[Start of Given text]
The greatest impact is in low-skilled jobs in retail, food services and manufacturing.
"We're bringing in tens of thousands of migrants with professional qualifications, many of these are from Asia and former students. They're really struggling to get employment and instead of working in professional areas they're spread out into service, clerical and lower level work," he added.
The Impact of Recent Immigration on the Australian Workforce Report found about 200,000 migrants who arrived here over the past two years had found work. This surpassed the total number of new jobs created in Australia over the same period and Dr Birrell says if the migration policy isn't reviewed, it'll be the jobs of more skilled workers which will be under threat.
It also found 418,000 Australian-born people were out of work in November last year, compared to 338,000 in 2008.
However the Victorian Employers' Chamber of Commerce and Industry has dismisses the report.
[End of Given text]
[Start of Record excerpts]
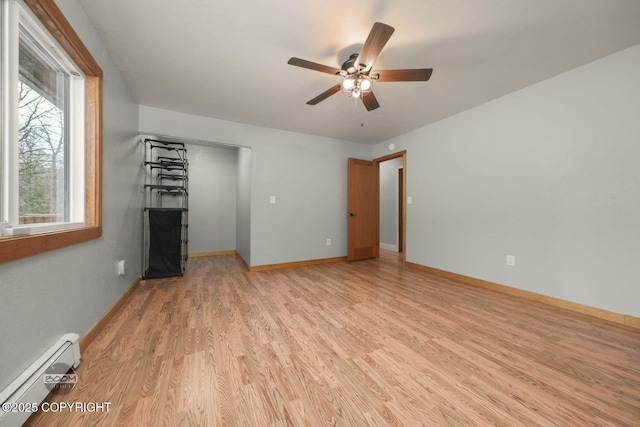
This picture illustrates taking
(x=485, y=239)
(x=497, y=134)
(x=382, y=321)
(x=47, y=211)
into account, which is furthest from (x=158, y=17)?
(x=485, y=239)

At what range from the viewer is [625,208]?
1985mm

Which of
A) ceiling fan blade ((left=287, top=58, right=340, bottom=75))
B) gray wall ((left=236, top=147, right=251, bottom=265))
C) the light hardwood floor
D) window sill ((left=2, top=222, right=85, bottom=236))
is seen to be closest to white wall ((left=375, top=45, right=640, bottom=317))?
the light hardwood floor

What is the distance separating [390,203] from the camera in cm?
573

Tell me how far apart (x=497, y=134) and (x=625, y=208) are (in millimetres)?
1334

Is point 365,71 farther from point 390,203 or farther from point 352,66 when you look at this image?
point 390,203

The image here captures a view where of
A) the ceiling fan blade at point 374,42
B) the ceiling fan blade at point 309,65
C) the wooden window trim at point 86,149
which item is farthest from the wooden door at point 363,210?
the wooden window trim at point 86,149

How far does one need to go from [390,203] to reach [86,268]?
539 cm

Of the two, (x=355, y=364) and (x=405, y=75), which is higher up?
(x=405, y=75)

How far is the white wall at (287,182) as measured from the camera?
3.35 meters

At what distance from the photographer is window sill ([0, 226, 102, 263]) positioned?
93cm

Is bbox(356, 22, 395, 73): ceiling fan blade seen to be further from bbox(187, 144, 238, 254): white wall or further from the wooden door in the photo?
bbox(187, 144, 238, 254): white wall

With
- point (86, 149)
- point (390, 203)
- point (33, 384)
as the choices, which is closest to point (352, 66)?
point (86, 149)

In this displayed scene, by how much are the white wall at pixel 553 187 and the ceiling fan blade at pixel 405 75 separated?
1694 millimetres

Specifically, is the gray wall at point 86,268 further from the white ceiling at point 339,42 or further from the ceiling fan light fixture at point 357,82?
the ceiling fan light fixture at point 357,82
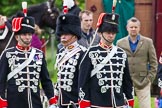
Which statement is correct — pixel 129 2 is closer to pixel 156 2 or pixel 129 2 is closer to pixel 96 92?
pixel 156 2

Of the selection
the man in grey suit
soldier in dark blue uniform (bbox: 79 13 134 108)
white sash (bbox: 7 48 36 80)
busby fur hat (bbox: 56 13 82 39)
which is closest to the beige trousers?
the man in grey suit

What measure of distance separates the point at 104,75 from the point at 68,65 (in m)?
0.65

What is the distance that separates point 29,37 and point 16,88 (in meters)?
0.67

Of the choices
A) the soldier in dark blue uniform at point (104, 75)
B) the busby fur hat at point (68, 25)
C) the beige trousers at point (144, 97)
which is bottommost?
the beige trousers at point (144, 97)

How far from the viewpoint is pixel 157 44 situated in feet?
57.9

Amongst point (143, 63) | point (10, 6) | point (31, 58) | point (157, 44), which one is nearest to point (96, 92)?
point (31, 58)

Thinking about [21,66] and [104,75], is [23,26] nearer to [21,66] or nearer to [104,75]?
[21,66]

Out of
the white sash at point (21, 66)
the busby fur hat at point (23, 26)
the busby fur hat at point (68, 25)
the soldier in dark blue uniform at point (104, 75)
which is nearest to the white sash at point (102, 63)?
the soldier in dark blue uniform at point (104, 75)

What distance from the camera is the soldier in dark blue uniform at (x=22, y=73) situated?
11102 mm

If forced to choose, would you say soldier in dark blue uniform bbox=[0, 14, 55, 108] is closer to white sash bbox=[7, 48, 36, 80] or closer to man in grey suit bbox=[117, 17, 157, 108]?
white sash bbox=[7, 48, 36, 80]

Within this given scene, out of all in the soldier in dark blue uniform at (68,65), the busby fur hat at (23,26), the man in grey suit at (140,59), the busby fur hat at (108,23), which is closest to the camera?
the busby fur hat at (108,23)

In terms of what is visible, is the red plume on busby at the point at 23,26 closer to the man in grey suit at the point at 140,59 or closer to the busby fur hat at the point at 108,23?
the busby fur hat at the point at 108,23

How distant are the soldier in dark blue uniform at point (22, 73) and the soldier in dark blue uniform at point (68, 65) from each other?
23 centimetres

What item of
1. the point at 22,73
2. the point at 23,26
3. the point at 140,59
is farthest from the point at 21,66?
the point at 140,59
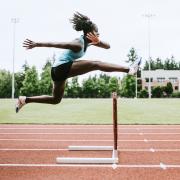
[End of Record excerpts]
Problems and tasks:
a) According to the text on immigration and Australian jobs, how many Australian-born people were out of work in November last year?
b) Carry on the text on immigration and Australian jobs from its final sentence.
The material has nothing to do with the text on immigration and Australian jobs.

Answers for the exercise:
a) 418,000.

b)
According to Andrew Rimington from the Chamber "Australia has had a focus on high immigration for a number of years because of ageing population and other transition arrangements in the labour market. However migrants have to pass a certain level of points tests against skilled positions, so to argue that those markets are taking the jobs of our young, low skilled or un-skilled workers is not quite accurate."
He explains that "particularly for young people in Victoria we have around 32,000 engaged in part-time or casual work, which is fairly consistent, so those sorts of numbers are pretty consistent with the labour market generally."